>> start SOURCE

10 things to remember when motherhood gets tough

Why is motherhood so tough these days? In my view, it’s because we are so bloody tough on ourselves as mums. We are mums who have been brought up to reach for the stars, to have it all, and so we expect too much from ourselves as mothers and as individuals. We were the generation who were brought up in the just muddling along era, and now we are the generation that seems to be trying to do everything era. So hey mama! Stop being so hard on yourself, and when this motherhood thing gets tough, which it so often does, here are some things you need to remember:

1. You’re doing the best you can

I know, believe me, I know that often it feels like you’re pushing water up hill with a fork, like everything you do is being thrown back in your face, that there are days when you feel like the biggest idiot, the biggest mess up. WE ALL HAVE THESE DAYS. When everything goes wrong, when you just want the day to end and flop into bed. Anybody who says they don’t have these are lying or seriously deluded. On these days just remember you are doing the best you can for your own personal situation.

2. Do not ever compare

It might look like so and so has got it easy, or such and such always has their S*** together, sure it does…from the outside. But a) you never really know what’s going on behind closed doors and b) social media does an excellent job at making out like everything is rosy in other people’s gardens when it is not, and skewing our idea of parenthood. This is about you, and your story. Accept whatever that story is….and don’t look other there….because everyone’s got their own crap going on, whether they admit to it or not.

3. Your children think you’re incredible

You may feel like a vile witch who has absolutely lost it beyond belief today, but hey…it’s ok to lose it sometimes because overall….deep down…your kids remember you for what you are, not what you do….and to them….even if it feels highly doubtful at these moments, you really are incredible (even if this gets massively glossed over with a thick gloss of hatefulness at times!).

4. You are the one keeping it all together

When everyone and everything is pulling in different directions, just know this – you are the glue. You are the one keeping this s***show together. You are the one constantly racing from one thing to another, in a relentless state of fight or flight. And we all know that takes every bit of strength and sanity to do. Don’t you forget that mama.

>> end SOURCE
>> start SOURCE MATERIAL

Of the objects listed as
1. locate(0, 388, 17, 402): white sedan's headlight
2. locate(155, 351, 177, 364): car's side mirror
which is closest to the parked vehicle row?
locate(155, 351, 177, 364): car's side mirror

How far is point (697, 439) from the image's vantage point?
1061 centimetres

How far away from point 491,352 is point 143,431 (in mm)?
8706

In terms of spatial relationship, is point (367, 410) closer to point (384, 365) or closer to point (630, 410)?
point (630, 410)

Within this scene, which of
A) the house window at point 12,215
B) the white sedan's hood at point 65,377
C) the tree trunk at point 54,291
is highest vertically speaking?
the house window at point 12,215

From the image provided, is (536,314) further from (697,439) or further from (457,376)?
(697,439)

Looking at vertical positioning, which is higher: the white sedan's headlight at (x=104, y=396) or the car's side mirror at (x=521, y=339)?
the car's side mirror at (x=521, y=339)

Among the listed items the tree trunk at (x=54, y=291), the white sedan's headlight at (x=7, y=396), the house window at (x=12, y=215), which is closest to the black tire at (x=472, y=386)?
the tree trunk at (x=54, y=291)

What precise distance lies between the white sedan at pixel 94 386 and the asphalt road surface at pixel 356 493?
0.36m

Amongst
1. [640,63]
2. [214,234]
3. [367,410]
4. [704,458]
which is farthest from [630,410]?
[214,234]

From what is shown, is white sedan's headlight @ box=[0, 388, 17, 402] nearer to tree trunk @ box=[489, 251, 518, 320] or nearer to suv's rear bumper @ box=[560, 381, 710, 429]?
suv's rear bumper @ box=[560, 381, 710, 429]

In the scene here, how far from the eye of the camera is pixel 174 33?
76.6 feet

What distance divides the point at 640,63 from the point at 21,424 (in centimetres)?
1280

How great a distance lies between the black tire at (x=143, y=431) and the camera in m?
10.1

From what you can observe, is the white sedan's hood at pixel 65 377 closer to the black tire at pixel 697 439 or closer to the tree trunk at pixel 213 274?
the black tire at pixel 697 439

>> end SOURCE MATERIAL
>> start SOURCE MATERIAL

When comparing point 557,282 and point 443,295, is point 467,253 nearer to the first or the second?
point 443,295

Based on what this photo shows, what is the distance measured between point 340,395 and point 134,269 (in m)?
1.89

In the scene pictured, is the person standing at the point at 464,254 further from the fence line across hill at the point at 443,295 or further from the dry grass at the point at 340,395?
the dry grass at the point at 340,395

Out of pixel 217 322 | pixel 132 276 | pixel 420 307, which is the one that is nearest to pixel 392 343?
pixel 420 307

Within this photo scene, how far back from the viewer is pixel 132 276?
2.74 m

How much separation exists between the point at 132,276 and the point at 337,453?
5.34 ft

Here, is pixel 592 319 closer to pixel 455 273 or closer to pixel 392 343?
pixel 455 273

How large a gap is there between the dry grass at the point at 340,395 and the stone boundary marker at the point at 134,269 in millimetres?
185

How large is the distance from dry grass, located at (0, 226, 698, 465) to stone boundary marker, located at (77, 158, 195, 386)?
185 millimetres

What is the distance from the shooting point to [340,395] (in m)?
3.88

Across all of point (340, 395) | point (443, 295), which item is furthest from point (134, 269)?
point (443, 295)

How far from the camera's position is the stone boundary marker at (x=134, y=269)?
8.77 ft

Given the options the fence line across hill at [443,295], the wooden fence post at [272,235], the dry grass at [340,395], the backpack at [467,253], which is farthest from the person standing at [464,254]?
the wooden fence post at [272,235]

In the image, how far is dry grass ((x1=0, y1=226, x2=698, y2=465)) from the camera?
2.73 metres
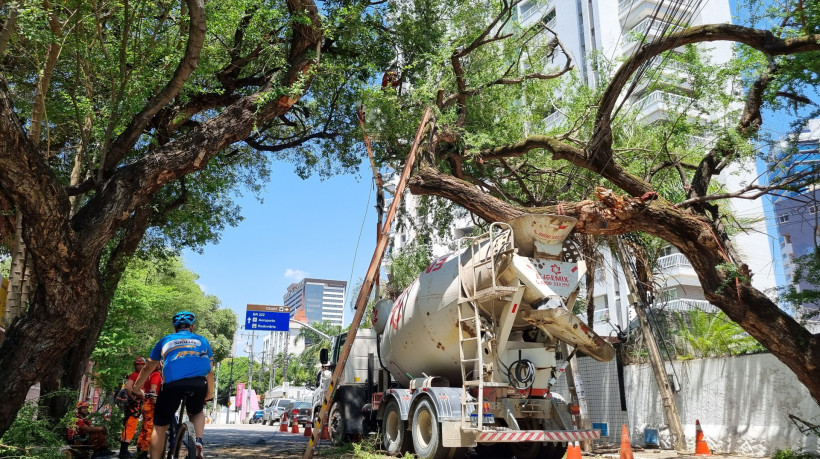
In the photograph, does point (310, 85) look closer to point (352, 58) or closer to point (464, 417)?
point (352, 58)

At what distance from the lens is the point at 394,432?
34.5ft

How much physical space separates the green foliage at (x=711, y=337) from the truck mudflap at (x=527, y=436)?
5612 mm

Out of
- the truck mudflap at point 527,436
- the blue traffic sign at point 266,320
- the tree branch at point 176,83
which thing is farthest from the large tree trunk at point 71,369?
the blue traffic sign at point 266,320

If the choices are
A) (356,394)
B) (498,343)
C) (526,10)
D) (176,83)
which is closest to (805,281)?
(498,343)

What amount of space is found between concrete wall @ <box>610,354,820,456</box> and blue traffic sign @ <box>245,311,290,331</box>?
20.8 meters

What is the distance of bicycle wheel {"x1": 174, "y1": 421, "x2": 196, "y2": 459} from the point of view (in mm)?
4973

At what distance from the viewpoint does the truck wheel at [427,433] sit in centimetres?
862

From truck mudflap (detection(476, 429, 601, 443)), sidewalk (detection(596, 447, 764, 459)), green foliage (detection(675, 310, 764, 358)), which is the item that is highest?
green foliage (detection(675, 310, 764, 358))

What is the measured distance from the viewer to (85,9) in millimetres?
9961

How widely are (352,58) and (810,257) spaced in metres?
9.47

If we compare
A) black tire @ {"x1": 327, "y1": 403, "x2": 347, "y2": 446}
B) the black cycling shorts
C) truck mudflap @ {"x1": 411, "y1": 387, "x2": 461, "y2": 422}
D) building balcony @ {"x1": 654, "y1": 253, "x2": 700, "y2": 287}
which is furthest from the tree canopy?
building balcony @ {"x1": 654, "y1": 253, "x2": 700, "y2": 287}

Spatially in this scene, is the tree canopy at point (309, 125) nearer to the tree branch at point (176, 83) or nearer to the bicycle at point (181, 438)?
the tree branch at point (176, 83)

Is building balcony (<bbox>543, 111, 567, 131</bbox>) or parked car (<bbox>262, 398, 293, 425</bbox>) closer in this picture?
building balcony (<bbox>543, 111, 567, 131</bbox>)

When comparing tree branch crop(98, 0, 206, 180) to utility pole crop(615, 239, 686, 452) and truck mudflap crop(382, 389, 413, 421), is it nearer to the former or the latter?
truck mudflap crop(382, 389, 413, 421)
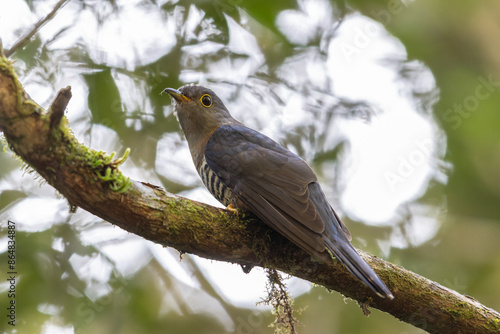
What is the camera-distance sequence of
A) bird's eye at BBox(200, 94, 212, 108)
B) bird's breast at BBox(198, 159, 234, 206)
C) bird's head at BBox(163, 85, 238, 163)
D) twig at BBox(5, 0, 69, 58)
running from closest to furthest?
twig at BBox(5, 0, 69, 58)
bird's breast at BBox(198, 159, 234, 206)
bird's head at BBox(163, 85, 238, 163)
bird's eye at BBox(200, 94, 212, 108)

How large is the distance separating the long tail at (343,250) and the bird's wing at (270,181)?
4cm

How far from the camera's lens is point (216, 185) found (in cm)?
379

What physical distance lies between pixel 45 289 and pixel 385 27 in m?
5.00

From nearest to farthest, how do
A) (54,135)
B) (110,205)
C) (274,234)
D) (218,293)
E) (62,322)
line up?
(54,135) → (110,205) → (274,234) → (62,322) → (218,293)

>> end SOURCE MATERIAL
>> start SOURCE MATERIAL

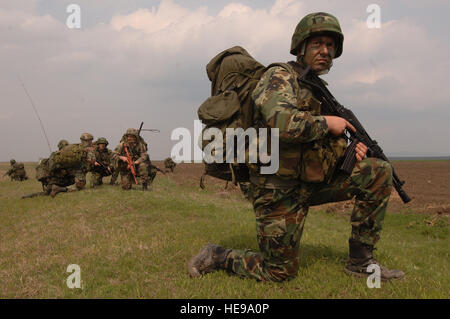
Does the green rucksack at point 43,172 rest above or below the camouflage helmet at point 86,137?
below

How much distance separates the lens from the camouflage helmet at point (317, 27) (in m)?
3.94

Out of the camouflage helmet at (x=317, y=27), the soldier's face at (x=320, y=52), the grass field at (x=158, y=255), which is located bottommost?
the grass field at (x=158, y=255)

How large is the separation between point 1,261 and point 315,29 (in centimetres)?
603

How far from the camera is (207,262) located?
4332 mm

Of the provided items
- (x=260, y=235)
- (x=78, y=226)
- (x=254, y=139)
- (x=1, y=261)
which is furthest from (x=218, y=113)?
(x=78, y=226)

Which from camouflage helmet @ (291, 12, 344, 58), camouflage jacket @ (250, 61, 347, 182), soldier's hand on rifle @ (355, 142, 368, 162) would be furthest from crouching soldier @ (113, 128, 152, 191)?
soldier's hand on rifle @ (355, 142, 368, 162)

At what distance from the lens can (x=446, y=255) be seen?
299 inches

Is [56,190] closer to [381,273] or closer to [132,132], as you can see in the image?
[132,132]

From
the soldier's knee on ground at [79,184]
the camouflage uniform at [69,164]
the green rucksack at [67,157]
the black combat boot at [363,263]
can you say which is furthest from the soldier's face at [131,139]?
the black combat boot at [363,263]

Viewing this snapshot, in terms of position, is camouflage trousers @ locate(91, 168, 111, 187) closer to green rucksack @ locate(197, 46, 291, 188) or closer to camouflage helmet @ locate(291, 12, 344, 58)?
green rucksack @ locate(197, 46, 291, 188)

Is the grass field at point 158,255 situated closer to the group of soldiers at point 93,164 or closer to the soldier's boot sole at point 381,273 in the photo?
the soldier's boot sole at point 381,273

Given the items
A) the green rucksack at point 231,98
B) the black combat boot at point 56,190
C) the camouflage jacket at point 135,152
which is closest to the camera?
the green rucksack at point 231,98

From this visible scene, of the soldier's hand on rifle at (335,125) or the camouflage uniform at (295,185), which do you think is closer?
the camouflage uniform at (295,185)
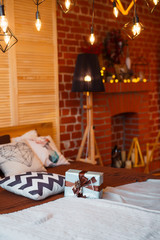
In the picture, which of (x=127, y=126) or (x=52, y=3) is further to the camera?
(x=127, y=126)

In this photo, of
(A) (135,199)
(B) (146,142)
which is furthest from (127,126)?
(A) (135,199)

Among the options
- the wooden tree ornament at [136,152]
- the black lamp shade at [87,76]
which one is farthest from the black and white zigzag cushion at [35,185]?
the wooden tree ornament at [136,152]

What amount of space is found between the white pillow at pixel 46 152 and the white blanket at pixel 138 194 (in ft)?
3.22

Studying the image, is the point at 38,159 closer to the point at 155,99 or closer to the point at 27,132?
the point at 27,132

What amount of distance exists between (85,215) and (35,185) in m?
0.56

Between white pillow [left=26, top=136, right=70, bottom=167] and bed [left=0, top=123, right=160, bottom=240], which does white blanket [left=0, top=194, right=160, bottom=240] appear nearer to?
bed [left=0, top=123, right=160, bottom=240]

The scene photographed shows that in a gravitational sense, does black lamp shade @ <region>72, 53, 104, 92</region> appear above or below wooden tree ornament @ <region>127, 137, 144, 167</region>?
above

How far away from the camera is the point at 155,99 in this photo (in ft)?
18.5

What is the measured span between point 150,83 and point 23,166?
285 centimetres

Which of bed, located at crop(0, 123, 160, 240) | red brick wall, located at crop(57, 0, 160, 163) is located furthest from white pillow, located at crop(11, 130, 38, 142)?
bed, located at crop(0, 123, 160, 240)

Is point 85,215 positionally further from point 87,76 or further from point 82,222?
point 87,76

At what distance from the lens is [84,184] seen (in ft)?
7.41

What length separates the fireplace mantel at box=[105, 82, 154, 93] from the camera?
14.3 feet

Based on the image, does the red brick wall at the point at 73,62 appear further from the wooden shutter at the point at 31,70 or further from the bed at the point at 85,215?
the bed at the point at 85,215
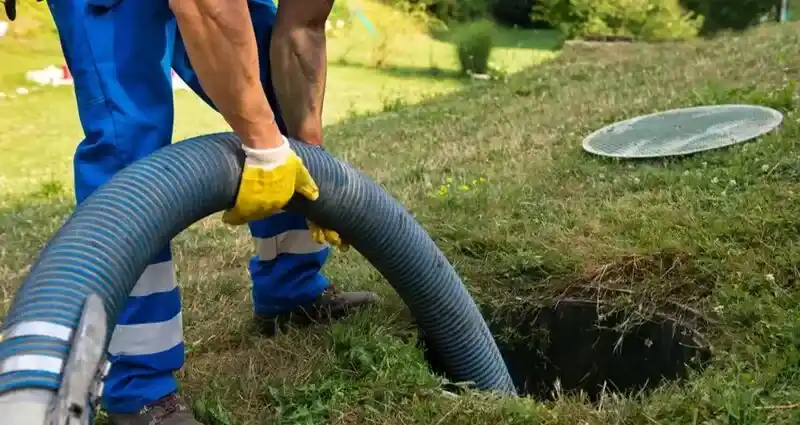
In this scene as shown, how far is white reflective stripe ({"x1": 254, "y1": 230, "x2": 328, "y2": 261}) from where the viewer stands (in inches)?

>> end SOURCE MATERIAL

STATED GOAL A
In the listing, quote the lines from the one containing "What amount of distance" up to and including the one containing "285 centimetres".
STATED GOAL B
Write what comes next in the motherhood article, picking up after its last sentence.
The motherhood article and the listing have nothing to do with each other.

RESULT A
What amount of distance exists between (85,215) and (35,185) in m?
0.56

Between white pillow [left=26, top=136, right=70, bottom=167] and bed [left=0, top=123, right=160, bottom=240], which does white blanket [left=0, top=194, right=160, bottom=240] appear nearer to?
bed [left=0, top=123, right=160, bottom=240]

The scene photographed shows that in a gravitational sense, does black lamp shade @ <region>72, 53, 104, 92</region> appear above or below wooden tree ornament @ <region>127, 137, 144, 167</region>?
above

How far away from the camera is the point at 155,99 in this photo (in ft)?
18.5

What is the measured span between point 150,83 and point 23,166?
285 centimetres

RESULT B
5. We are a work in progress

Thankfully, the bad times in motherhood  aren’t all in vain – we learn from them too. We come up greater, and stronger mums – sure, maybe not the mums we thought we would be – but  as the old adage says, whatever doesn’t break you, makes you. So, just don’t go breaking yet ok?

6. Nothing lasts forever

Thankfully, everything in this motherhood malarkey is fluid. Your kids don’t stay in that foul mood forever, the tantrums don’t last forever, the sleepless nights don’t last forever, the illnesses don’t last forever. Always know that this too shall pass.

7. One day you will be thanked for it all

As crazy and far out as this seems and bloody hell, talk about delayed gratification, but one day, all your blood, sweat and tears with be recognised….probably when your own kids embark on their own hair tearing parenthood!

8. Ride the rainbows when you can

Let the good times keep you going. Savour them sweetly, and let the memories of these and the lure of their possibility on the horizon  keep you going through the s***storms.

9. You’re not saving lives

OK, you are raising lives, but you are not saving lives. We’re not paramedics, nobody is going to die if we’re late, or if we make a mistake (unless it involves someone being blue-lighted). However bad this might seem right now, let a little perspective shine into the dark times.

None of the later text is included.